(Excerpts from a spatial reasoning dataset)
==*==

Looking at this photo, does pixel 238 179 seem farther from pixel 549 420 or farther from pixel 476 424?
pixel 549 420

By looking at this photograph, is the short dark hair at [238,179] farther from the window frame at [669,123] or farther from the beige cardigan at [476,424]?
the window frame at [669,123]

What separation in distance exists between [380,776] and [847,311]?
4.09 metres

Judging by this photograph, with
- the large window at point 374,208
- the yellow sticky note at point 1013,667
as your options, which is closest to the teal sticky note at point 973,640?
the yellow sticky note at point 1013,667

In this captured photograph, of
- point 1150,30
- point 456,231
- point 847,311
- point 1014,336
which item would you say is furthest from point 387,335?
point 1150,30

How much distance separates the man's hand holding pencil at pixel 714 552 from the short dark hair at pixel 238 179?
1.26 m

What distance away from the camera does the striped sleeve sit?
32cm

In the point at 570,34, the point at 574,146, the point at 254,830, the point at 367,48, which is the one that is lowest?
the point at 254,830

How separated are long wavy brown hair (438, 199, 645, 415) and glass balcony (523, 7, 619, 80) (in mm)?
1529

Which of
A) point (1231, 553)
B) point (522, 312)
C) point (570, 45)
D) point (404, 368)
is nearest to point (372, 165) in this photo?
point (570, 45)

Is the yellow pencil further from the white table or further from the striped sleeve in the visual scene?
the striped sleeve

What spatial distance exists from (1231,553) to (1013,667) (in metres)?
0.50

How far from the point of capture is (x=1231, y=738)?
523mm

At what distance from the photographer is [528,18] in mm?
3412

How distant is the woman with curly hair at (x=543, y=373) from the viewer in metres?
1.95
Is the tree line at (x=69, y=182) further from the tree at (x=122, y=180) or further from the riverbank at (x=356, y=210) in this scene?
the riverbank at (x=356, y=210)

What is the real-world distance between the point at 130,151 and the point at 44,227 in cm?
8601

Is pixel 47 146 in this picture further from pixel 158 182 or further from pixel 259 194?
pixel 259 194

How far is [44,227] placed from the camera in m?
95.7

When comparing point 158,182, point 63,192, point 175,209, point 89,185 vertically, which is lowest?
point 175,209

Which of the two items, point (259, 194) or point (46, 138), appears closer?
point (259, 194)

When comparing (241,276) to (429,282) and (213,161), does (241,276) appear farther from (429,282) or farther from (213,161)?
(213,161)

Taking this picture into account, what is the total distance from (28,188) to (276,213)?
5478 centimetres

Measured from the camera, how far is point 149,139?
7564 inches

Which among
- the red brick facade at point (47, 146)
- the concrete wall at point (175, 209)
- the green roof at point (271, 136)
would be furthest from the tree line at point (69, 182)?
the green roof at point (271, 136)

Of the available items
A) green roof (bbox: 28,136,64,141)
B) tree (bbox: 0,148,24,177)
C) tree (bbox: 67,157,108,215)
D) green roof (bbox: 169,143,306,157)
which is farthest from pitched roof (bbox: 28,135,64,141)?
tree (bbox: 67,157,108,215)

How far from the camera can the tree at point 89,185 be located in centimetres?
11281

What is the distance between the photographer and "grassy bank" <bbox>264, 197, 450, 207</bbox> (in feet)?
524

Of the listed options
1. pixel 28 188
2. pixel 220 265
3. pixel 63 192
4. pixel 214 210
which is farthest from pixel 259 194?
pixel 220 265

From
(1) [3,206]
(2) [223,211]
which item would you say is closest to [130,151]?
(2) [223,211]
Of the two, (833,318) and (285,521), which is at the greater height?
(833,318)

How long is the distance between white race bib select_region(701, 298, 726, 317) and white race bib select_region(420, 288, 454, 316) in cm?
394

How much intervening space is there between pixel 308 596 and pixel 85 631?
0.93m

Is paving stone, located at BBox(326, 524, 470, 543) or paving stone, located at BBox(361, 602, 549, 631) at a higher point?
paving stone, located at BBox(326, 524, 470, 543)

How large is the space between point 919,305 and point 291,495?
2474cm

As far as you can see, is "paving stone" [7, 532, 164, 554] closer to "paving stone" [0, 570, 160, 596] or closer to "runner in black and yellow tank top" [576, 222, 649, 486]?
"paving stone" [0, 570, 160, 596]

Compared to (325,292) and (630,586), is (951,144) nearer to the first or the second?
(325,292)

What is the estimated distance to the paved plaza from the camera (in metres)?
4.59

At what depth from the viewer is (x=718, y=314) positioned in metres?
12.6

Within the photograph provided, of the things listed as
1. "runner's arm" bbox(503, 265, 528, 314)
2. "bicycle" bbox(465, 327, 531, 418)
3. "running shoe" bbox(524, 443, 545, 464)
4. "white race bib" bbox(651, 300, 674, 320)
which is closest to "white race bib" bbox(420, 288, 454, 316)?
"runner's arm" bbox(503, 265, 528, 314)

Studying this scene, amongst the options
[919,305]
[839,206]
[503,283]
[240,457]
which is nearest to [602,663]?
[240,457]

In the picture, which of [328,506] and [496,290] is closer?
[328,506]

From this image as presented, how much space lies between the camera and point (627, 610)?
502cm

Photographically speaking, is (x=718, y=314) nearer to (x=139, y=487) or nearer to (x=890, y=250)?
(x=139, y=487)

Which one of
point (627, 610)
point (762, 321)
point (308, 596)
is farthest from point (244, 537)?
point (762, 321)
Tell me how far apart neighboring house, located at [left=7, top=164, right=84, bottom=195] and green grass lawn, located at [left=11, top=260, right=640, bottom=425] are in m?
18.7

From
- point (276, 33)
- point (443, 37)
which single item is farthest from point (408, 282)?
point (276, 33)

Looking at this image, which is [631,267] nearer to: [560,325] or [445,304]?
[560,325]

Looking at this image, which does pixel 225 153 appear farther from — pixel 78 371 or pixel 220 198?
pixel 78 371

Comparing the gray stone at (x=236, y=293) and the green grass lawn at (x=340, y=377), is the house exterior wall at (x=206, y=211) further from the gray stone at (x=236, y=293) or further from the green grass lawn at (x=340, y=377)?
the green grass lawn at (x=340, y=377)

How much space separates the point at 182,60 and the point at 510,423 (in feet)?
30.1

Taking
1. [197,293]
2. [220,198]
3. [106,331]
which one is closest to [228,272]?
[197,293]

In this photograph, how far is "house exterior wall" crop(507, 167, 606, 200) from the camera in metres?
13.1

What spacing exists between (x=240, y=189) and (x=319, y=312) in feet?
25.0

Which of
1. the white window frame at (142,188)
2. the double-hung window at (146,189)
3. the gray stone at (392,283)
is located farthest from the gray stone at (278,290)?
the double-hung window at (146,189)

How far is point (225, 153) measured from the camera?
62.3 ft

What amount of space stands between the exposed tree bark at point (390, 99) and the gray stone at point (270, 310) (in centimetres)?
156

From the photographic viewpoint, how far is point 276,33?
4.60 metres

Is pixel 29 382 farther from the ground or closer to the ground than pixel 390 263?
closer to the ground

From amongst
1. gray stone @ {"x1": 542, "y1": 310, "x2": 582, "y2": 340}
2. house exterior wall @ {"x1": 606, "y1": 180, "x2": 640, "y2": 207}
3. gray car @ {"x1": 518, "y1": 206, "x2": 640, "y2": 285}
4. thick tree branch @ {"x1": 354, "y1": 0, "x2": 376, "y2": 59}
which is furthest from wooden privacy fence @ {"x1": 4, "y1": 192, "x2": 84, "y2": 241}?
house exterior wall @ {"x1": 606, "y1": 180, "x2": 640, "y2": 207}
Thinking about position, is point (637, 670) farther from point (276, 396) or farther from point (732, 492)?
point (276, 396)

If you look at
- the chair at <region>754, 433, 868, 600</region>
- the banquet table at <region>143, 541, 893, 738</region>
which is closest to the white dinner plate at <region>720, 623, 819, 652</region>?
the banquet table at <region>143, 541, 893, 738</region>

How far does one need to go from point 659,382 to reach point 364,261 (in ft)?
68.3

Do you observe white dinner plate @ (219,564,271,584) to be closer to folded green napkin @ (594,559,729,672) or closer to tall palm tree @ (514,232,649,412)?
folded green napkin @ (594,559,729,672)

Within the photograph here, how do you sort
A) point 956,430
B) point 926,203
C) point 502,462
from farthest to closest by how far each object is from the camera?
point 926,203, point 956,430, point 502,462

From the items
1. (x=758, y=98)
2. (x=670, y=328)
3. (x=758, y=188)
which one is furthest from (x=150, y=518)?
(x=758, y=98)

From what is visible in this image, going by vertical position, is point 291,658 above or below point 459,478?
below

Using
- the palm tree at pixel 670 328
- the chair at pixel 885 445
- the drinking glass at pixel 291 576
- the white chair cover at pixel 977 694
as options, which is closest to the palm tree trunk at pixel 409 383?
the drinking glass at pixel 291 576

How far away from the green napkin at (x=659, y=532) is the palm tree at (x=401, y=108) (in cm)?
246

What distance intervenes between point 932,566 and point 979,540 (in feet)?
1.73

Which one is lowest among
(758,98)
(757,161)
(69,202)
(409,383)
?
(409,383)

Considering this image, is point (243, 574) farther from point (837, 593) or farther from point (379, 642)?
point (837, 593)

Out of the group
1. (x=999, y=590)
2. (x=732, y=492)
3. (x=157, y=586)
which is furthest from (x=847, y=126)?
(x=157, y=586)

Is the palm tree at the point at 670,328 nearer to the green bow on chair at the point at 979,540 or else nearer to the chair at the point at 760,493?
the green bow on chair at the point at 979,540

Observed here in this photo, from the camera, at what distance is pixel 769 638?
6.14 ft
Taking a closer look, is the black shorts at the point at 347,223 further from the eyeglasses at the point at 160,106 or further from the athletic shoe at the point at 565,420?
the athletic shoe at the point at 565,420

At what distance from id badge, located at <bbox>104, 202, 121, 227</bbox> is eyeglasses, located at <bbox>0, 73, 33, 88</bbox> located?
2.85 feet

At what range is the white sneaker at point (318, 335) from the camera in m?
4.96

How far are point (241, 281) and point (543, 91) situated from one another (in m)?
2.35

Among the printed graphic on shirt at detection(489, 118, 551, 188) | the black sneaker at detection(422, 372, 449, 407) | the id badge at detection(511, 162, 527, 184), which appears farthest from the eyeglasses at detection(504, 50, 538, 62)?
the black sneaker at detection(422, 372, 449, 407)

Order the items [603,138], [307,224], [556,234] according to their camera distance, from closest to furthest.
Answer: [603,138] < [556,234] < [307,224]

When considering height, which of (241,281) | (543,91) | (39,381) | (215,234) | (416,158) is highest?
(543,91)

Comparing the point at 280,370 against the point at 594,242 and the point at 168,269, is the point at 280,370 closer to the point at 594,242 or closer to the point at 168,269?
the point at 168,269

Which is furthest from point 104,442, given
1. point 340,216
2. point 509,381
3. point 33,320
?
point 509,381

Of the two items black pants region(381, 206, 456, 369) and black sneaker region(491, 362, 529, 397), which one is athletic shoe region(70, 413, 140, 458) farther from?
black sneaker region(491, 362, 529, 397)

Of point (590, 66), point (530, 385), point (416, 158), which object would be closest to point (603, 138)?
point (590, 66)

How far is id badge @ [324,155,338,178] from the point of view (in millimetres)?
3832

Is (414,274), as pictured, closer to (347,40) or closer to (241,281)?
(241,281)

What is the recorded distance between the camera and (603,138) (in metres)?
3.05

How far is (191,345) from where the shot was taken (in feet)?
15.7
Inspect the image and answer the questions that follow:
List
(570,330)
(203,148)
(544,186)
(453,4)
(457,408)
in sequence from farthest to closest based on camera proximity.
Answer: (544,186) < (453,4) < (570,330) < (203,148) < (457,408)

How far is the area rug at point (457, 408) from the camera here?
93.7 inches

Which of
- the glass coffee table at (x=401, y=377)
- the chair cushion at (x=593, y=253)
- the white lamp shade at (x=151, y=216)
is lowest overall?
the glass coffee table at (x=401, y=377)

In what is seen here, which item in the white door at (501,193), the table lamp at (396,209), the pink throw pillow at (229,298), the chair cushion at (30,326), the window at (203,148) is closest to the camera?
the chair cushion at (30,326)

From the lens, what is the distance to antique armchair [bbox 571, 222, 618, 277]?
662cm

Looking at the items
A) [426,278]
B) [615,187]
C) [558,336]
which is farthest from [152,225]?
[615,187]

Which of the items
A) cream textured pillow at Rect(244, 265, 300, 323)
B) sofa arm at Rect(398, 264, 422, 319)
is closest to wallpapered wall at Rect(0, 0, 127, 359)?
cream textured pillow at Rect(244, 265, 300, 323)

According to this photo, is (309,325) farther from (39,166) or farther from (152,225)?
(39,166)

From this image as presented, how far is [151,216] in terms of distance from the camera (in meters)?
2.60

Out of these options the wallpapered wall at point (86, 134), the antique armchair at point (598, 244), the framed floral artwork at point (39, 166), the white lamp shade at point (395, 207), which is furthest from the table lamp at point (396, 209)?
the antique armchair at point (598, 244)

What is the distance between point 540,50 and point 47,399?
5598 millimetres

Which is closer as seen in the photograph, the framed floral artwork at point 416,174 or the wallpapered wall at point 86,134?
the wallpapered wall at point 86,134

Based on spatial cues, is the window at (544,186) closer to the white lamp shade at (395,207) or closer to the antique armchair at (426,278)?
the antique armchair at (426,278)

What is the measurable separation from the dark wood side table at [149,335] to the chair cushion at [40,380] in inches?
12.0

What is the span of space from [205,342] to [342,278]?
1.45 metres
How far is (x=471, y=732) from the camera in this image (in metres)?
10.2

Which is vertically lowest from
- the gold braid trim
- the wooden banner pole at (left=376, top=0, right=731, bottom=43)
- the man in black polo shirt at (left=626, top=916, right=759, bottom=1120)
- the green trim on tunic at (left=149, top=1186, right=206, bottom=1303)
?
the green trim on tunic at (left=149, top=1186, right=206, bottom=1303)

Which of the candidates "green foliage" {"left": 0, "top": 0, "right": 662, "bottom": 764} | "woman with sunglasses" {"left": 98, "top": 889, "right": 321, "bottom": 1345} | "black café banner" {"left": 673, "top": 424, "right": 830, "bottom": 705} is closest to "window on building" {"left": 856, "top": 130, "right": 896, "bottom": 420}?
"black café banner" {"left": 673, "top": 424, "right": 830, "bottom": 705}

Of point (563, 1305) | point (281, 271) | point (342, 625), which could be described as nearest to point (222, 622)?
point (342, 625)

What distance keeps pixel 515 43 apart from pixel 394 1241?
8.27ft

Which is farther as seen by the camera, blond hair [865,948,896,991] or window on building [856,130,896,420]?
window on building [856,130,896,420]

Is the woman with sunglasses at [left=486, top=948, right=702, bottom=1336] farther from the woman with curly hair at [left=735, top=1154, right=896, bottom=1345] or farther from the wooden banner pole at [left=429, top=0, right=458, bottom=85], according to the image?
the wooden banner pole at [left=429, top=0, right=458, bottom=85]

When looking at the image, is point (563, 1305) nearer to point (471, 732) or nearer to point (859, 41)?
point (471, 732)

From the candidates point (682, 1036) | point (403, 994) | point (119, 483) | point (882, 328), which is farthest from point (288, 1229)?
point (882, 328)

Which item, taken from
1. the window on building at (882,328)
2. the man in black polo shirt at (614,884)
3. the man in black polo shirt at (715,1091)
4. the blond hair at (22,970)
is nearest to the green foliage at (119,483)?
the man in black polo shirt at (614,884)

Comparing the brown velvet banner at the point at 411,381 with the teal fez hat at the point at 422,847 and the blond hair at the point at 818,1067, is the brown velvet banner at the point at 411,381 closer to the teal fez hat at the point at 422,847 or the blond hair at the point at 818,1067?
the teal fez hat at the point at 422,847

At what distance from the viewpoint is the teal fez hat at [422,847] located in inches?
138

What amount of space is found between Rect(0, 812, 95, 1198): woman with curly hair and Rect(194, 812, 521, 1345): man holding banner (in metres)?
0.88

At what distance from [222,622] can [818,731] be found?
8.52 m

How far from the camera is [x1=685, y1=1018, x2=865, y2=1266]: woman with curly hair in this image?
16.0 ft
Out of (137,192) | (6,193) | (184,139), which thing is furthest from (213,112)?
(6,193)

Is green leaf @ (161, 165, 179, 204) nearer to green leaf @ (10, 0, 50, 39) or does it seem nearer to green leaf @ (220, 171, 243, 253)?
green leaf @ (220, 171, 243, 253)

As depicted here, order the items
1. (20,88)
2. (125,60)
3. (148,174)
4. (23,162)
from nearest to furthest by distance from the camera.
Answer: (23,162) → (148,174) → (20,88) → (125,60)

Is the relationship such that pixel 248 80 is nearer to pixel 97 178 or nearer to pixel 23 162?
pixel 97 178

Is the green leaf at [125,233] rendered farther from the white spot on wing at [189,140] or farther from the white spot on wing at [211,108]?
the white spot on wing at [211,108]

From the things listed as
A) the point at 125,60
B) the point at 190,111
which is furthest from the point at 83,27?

==*==

Reproduce word for word everything in the items above, from the line containing "Order the items [603,138], [307,224], [556,234]" down to the line containing "93.7 inches", with both of those lines included.

Order the items [603,138], [307,224], [556,234] according to their camera distance, from closest to furthest.
Answer: [603,138] < [556,234] < [307,224]

When considering height, which of (241,281) | (543,91) | (39,381) | (215,234) | (416,158) is highest?
(543,91)

Comparing the point at 280,370 against the point at 594,242 and the point at 168,269, is the point at 280,370 closer to the point at 594,242 or closer to the point at 168,269?
the point at 168,269

Which is furthest from point 104,442, given
1. point 340,216
2. point 509,381
3. point 33,320
?
point 509,381

Of the two items black pants region(381, 206, 456, 369) and black sneaker region(491, 362, 529, 397), which one is athletic shoe region(70, 413, 140, 458) farther from?
black sneaker region(491, 362, 529, 397)

Of point (590, 66), point (530, 385), point (416, 158), which object would be closest to point (603, 138)?
point (590, 66)

How far is id badge @ [324,155,338,178] from the point of view (in millimetres)?
3832

Is (414,274), as pictured, closer to (347,40) or closer to (241,281)?
(241,281)

What is the recorded distance between the camera and (603,138) (in metres)?
3.05

How far is (191,345) from where the shot was taken (in feet)?
15.7
Inspect the image and answer the questions that follow:
List
(570,330)
(203,148)
(544,186)
(453,4)
(457,408)
in sequence from farthest to closest based on camera proximity.
Answer: (544,186) < (453,4) < (570,330) < (203,148) < (457,408)

How far is the area rug at point (457, 408) from the camera here?
93.7 inches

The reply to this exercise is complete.